ポアロを出たさくらは更に調査を進めるためにその足で警視庁へ向かった。警視庁公安部の中にも用意されている自分のデスクへ向かう。
公安部の中は人が忙しなく行き交い、ピリピリした空気だったが、さくらが来たことに気がつくと公安部のメンバーは口々に挨拶を交わす。
さくらが降谷の部下になってすぐは、警察庁内からの風当たりが強かった。
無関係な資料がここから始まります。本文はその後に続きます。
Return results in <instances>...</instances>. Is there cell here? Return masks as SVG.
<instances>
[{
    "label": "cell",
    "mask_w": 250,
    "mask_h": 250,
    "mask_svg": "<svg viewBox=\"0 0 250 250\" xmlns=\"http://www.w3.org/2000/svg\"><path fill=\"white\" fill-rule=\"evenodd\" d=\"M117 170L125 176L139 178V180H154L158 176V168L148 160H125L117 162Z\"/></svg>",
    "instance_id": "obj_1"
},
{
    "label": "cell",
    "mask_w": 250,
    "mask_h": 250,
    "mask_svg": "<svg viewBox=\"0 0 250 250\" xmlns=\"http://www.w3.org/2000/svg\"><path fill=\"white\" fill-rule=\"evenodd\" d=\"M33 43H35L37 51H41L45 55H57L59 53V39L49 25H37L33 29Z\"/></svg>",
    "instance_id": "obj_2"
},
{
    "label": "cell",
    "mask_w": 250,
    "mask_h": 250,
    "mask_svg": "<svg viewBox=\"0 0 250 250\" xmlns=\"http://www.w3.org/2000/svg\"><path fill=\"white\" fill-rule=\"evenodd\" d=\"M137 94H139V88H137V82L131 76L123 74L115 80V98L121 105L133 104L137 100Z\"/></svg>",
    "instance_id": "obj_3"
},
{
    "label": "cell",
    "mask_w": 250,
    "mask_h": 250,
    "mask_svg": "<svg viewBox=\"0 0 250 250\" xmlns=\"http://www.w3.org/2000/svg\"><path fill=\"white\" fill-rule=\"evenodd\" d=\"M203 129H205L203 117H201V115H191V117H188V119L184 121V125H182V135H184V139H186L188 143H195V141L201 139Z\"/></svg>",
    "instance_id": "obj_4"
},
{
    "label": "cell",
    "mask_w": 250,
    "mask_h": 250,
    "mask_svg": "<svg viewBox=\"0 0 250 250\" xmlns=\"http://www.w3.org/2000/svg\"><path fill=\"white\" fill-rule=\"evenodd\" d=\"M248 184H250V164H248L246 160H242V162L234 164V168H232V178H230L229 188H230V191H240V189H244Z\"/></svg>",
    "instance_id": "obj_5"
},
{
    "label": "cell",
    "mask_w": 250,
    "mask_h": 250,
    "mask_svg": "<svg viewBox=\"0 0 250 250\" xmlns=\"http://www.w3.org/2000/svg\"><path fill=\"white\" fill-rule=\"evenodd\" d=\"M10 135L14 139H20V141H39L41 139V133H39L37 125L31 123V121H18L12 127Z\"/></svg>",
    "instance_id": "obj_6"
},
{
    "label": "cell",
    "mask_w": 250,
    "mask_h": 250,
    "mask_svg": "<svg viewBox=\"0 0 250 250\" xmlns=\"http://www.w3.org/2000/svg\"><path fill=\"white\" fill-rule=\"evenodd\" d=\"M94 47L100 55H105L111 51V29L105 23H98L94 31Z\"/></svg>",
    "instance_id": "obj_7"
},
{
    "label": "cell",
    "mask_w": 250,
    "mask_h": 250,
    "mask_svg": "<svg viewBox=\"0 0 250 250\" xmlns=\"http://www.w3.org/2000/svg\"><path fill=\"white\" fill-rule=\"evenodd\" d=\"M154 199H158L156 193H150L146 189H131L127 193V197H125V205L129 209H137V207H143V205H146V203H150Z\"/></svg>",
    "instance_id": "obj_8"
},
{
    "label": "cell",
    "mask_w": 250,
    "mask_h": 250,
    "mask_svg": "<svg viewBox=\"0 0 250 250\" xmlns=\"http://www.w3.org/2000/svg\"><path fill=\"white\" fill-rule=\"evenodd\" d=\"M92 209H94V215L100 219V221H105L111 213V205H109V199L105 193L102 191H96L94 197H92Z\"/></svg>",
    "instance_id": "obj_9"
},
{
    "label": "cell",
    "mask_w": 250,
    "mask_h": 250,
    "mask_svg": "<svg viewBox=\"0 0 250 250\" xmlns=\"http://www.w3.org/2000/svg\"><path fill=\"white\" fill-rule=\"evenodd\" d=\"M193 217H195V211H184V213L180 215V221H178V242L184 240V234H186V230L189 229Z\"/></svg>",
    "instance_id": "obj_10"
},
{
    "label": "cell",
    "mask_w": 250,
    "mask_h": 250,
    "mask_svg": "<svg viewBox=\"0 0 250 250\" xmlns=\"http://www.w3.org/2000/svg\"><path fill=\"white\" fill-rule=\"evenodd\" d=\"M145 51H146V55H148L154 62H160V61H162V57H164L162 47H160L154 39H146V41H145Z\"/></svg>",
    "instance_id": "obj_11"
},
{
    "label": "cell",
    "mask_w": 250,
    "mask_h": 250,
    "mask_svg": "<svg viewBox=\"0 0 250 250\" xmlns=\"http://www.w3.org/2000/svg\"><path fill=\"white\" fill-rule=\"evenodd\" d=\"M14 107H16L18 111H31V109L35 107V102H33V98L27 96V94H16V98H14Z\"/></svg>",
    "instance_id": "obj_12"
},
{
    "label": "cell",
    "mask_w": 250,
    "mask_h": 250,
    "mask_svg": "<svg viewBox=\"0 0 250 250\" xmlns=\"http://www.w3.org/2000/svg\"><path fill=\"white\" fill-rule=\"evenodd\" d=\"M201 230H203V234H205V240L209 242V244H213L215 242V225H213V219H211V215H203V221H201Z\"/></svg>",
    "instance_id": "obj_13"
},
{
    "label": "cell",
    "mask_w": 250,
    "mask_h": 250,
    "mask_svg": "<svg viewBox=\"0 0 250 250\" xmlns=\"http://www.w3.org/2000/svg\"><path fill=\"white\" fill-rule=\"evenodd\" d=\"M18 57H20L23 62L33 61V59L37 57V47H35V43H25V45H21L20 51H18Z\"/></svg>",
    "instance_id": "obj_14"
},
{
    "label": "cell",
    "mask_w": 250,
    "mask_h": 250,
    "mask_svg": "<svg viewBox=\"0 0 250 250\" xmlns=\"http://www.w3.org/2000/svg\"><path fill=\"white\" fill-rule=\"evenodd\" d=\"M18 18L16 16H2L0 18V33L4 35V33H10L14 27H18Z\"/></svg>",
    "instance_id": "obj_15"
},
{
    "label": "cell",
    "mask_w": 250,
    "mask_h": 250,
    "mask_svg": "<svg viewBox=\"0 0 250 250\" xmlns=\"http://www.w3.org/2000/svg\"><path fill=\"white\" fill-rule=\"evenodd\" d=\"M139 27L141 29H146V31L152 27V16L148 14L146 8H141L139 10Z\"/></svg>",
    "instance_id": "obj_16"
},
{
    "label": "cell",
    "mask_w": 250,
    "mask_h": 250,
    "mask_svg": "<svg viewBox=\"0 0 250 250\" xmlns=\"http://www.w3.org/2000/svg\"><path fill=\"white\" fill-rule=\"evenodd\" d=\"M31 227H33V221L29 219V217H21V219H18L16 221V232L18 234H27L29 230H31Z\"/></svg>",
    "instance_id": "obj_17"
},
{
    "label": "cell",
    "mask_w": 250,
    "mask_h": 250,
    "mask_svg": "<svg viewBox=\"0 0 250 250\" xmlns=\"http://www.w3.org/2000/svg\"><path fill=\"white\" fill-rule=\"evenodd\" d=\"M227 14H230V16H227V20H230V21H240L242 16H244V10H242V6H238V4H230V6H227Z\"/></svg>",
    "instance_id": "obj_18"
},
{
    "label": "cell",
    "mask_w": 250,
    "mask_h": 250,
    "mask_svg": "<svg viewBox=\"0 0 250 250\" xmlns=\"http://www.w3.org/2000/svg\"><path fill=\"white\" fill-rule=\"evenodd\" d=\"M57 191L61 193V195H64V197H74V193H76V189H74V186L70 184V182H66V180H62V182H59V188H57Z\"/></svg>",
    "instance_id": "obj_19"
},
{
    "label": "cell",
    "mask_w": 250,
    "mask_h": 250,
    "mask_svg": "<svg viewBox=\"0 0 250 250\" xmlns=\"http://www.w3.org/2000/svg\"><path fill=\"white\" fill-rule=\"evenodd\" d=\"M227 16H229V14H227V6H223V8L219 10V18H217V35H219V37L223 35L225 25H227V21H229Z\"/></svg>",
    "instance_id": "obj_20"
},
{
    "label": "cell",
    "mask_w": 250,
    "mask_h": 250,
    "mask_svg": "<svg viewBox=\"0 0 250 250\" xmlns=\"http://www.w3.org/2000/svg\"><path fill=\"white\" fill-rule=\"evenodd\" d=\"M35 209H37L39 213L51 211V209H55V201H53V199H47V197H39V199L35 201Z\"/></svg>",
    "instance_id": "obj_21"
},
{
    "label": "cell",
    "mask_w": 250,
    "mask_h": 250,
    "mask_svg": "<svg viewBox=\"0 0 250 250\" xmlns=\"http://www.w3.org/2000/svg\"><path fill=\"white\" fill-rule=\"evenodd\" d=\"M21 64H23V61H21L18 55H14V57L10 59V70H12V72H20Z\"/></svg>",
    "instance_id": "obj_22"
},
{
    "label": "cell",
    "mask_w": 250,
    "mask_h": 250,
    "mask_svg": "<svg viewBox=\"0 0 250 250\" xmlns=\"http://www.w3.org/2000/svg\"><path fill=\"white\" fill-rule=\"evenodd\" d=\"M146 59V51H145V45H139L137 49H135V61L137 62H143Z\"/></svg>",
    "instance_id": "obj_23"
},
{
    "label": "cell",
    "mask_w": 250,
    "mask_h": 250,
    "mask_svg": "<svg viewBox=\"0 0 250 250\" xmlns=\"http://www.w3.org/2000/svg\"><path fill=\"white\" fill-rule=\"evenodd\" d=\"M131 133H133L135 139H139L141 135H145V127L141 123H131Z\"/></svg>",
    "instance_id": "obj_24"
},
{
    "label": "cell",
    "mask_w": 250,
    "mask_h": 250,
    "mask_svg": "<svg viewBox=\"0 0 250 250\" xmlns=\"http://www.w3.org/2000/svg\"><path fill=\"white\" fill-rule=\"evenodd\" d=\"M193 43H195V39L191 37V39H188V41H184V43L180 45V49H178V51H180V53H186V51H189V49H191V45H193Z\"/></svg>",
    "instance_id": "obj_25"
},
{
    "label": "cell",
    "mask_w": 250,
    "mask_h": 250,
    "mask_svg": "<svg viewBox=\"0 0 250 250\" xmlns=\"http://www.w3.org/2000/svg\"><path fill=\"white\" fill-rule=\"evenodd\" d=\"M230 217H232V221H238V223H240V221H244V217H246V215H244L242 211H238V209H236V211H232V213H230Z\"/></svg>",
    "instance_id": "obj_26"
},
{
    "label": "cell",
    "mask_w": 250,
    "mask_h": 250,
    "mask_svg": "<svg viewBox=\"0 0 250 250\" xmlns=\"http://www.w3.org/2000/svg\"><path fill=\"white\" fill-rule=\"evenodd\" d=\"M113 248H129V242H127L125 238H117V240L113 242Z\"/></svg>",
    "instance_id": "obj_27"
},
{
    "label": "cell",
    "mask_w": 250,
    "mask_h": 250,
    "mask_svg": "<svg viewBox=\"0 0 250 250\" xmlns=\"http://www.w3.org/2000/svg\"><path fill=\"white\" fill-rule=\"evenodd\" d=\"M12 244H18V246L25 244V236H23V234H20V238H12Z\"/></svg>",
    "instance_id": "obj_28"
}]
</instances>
若い女のくせに務まるのかなどど、心無いことを影で言われることもあった。
きっと警視庁公安部でもそうだろうなと覚悟を決めていたのだが、そのようなことは稀有に終わり、公安部のメンバーがさくらを暖かく迎えてくれたのはもう数年も前の話しだ。
気づけばさくらのデスクに缶コーヒーやらお菓子やらが積み重なっている。
「ちょっ!みなさんありがたいですが、量が多すぎやしませんか!?」
焦った声を出せば周りからは「相沢さんは根をつめすぎ」だとか「ちゃんと仮眠してくださいよ」などと言われる。
「みんな相沢さんのことが心配なんですよ」
いつの間にか立っていた二宮が慣れた手つきで紙袋に積まれた缶コーヒーやお菓子を入れていく。
「ここに置いときますね」
二宮は仕事の邪魔にならないよう紙袋を隣のデスクに置く。そこは本来なら公安部内の降谷のデスクだが本人は1週間に1度、下手したら1ヶ月もここには現れないのでまぁいいだろう。
「みなさん!ありがとうございます!!」
さくらは立ち上がり頭を下げる。ピリピリとした空気が少しだけ和み、余裕をもった気持ちで調査を進めることができた。
その後、珍しく公安部に顔を出した降谷に「俺のデスクは物置きじゃない」と珍しく一人称が俺になるくらいに怒られたのはまた別の話しだ。